With "Craigslist Culture", making profit off of trash was interestingly addicting but at the end, it came to the point where it was kind of cool meeting random people as you trade their measly cash for secret trash. With each "customer", I'd spend anywhere between three to fifteen minutes actually getting to know them. They'd ask me or I'd ask them about what they did for a living, why they needed this particular item, they're whole education history, or what they were doing for the weekend. All in all, it made no sense, because I would never see any of them ever again. At least with this culture, it was all about the moment and the conversation, not the product, or else you'd just buy it from them and go on your way without word. There's this thrill of meeting some random person, getting to know them as much as you can, to fill up several minutes in your day. All the people that bought my stuff were not reserved at all. In fact, I was the one that was more reserved. I never really initiated the conversation. They always did. Whether this was to keep a new york social rhythm in their day or to satisfy it as a special experience to connect it with their furniture, conversation into the personal makes it a culture.

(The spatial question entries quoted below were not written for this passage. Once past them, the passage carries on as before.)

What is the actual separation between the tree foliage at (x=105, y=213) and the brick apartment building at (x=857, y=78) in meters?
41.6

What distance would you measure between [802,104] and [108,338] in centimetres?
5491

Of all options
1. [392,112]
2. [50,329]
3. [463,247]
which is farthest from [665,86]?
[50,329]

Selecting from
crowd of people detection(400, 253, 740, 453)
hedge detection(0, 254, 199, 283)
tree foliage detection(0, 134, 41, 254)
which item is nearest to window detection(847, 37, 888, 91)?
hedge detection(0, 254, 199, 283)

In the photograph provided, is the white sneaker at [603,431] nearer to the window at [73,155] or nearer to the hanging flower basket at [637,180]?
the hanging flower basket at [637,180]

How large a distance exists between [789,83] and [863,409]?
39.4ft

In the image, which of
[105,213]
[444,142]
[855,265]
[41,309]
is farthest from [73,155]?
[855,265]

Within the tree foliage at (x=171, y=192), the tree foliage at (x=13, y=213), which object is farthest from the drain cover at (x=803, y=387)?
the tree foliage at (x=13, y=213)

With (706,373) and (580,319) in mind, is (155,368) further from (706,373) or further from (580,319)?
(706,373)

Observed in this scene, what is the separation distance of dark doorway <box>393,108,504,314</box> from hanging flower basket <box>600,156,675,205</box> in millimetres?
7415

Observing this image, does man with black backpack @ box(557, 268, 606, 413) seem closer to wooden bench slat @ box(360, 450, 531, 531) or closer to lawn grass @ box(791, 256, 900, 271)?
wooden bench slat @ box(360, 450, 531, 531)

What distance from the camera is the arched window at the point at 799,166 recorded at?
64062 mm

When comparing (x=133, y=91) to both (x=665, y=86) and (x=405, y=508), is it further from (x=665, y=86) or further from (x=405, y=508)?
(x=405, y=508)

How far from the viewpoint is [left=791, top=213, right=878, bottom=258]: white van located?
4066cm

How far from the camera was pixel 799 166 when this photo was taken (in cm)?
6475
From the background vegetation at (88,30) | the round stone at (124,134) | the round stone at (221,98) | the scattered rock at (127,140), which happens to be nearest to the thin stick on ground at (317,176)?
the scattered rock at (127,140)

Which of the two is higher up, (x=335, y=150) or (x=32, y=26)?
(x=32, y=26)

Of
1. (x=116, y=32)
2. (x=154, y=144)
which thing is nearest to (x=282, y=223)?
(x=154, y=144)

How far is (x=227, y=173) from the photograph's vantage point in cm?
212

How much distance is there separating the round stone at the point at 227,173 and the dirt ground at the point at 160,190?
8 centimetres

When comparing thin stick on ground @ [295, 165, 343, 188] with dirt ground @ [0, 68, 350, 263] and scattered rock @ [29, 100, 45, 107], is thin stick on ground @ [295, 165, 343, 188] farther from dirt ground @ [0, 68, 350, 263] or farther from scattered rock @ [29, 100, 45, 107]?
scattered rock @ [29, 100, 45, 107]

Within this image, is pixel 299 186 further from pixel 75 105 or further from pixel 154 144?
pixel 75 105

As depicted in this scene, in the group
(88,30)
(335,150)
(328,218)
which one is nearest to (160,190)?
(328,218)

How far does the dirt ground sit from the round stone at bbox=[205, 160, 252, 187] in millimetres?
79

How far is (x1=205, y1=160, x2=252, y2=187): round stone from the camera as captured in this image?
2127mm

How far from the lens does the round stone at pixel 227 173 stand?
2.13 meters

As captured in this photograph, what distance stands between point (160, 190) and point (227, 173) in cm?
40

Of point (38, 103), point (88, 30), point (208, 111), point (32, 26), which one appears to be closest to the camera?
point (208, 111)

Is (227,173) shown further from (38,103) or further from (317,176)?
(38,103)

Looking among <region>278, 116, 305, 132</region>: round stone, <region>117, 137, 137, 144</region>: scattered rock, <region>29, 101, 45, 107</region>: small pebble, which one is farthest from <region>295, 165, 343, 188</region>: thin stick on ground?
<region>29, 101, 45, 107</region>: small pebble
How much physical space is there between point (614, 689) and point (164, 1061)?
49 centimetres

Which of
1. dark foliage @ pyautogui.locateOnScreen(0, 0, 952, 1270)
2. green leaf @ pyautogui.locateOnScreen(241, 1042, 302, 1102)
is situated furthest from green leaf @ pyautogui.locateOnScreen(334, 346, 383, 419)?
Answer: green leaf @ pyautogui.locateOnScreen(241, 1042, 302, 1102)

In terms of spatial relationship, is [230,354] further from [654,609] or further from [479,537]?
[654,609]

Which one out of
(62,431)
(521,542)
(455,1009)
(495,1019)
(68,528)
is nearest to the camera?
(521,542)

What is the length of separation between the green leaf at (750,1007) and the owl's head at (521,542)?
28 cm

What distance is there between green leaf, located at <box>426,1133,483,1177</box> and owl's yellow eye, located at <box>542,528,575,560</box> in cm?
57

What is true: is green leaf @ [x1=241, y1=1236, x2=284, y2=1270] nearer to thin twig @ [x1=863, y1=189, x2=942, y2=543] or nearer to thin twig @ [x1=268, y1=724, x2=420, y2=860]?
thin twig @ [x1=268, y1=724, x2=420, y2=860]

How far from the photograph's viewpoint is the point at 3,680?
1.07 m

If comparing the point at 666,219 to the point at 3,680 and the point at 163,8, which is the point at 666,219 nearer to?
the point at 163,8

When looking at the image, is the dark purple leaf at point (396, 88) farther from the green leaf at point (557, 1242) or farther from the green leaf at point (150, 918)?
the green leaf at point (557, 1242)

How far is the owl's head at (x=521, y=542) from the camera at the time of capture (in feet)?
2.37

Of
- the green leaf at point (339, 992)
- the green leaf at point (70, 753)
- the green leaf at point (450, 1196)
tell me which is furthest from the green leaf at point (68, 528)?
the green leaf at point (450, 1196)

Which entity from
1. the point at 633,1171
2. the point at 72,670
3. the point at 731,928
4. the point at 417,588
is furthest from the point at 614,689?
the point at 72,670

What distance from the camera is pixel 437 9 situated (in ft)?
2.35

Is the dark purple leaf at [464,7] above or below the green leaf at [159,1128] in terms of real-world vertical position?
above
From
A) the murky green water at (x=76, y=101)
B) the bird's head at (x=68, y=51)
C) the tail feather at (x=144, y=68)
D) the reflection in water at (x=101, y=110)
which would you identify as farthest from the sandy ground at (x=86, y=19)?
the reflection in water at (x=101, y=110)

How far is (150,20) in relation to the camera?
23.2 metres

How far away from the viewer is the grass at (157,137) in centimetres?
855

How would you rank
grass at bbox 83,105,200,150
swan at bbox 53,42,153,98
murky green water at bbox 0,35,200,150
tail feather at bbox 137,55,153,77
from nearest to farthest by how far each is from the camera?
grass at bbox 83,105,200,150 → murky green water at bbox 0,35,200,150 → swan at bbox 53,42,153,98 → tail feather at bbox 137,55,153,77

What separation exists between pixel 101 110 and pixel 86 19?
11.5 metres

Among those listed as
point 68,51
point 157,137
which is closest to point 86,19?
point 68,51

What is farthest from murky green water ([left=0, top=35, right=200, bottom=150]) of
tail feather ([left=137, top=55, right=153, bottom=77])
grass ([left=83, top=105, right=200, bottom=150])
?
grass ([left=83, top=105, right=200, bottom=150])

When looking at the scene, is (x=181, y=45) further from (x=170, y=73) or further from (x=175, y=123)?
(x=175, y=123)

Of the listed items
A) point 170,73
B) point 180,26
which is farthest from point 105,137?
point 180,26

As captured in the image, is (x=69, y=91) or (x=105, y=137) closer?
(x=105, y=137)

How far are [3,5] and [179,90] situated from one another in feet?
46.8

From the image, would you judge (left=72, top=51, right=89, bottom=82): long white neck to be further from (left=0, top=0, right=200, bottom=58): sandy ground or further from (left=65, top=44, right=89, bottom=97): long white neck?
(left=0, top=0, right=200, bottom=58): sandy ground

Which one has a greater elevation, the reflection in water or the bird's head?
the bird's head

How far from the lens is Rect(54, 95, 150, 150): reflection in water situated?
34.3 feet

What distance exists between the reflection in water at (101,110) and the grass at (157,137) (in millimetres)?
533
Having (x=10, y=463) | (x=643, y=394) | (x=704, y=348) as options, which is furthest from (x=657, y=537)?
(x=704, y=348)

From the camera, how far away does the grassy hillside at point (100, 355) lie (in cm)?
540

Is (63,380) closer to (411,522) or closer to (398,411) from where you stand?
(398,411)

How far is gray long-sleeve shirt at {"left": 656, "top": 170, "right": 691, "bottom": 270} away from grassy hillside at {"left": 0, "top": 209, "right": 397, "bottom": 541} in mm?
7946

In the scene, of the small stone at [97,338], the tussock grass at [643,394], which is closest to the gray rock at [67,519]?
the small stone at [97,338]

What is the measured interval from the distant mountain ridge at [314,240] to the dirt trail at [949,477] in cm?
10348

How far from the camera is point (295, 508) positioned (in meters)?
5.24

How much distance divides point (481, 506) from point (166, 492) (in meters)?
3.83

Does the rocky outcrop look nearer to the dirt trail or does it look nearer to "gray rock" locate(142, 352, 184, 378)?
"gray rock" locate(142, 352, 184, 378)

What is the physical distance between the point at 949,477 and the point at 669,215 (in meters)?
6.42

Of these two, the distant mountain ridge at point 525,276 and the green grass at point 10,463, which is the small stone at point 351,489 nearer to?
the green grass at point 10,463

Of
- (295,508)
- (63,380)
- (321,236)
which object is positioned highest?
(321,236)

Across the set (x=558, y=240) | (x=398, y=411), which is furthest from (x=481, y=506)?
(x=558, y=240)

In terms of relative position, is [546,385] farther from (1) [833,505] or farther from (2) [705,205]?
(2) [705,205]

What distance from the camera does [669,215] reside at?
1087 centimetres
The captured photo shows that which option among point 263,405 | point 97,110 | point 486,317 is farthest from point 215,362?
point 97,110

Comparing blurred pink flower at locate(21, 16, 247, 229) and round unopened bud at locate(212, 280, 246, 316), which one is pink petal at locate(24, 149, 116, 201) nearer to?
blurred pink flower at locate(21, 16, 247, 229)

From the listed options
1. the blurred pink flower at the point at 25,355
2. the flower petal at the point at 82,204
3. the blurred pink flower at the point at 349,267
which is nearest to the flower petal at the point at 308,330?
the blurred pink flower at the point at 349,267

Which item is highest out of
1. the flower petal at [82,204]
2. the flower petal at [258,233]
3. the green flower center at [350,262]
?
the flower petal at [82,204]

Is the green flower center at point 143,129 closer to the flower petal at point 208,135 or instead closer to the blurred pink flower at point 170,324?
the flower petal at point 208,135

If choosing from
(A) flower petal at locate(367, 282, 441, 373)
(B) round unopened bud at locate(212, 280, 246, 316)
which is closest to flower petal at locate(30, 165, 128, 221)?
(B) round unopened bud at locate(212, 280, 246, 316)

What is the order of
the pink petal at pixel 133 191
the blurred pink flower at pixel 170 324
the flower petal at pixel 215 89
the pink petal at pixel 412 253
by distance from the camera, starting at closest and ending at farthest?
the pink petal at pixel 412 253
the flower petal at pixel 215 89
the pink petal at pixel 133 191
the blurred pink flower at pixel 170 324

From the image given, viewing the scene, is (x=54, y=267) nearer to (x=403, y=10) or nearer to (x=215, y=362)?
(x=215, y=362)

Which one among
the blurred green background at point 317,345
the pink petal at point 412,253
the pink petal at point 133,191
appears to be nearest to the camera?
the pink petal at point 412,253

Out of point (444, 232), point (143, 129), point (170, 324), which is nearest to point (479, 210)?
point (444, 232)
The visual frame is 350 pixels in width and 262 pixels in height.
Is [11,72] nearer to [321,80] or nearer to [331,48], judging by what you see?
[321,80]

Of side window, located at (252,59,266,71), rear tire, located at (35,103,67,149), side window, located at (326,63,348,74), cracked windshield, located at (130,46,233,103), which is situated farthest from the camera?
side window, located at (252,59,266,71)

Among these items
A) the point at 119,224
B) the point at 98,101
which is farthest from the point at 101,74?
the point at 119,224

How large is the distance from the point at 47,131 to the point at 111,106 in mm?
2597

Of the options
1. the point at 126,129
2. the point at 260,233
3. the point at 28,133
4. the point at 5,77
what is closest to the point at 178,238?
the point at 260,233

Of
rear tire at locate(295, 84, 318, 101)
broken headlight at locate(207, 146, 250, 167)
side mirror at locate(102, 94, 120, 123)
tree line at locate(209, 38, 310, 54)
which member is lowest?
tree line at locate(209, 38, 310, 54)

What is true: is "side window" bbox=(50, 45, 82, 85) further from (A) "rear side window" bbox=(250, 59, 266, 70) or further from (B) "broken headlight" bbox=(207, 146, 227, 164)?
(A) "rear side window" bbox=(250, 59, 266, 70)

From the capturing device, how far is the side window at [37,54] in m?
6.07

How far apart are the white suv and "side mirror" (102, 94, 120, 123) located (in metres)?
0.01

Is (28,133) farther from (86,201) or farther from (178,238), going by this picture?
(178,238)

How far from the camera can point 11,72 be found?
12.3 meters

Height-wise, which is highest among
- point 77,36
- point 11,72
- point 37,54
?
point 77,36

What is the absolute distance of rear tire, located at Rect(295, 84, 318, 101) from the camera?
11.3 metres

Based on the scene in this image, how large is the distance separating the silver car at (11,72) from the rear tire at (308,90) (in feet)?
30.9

We all know starbucks has become the king of commercial coffee shops but I really think it has become the king of commercial socializing. It's a place to get overpriced coffee you can make at home or buy at the deli/gas-station, but really, let's be honest, it's a modest place to make friends or pick up dates. I have to say that there's really only a small percentage of people who become a regular for the products themselves. The rest of us are just curiously lonely or bored.
So the woman's exact words were "Hey, I've never seen you around here. You new? I know everyone here, and I've never seen you. Ya live around here? I work down the street. Want to go shopping later?" It was like she owned the place, but she was just a regular who ordered iced green tea. What did I do? I gave her my life history because she asked, and I said "Maybe." to the shopping offer, and went to go sit by myself far from her, and waited for her to leave so that I could leave the place in my reserved manner. She didn't even ask for my name and never gave hers. What was the goal? I didn't understand. A one-night-shopping-stand?
I think starbucks has generated a place to practice socializing as well as an energy for the regulars and employees to build a community around themselves. Obviously it is the alternative to the bar or club setting.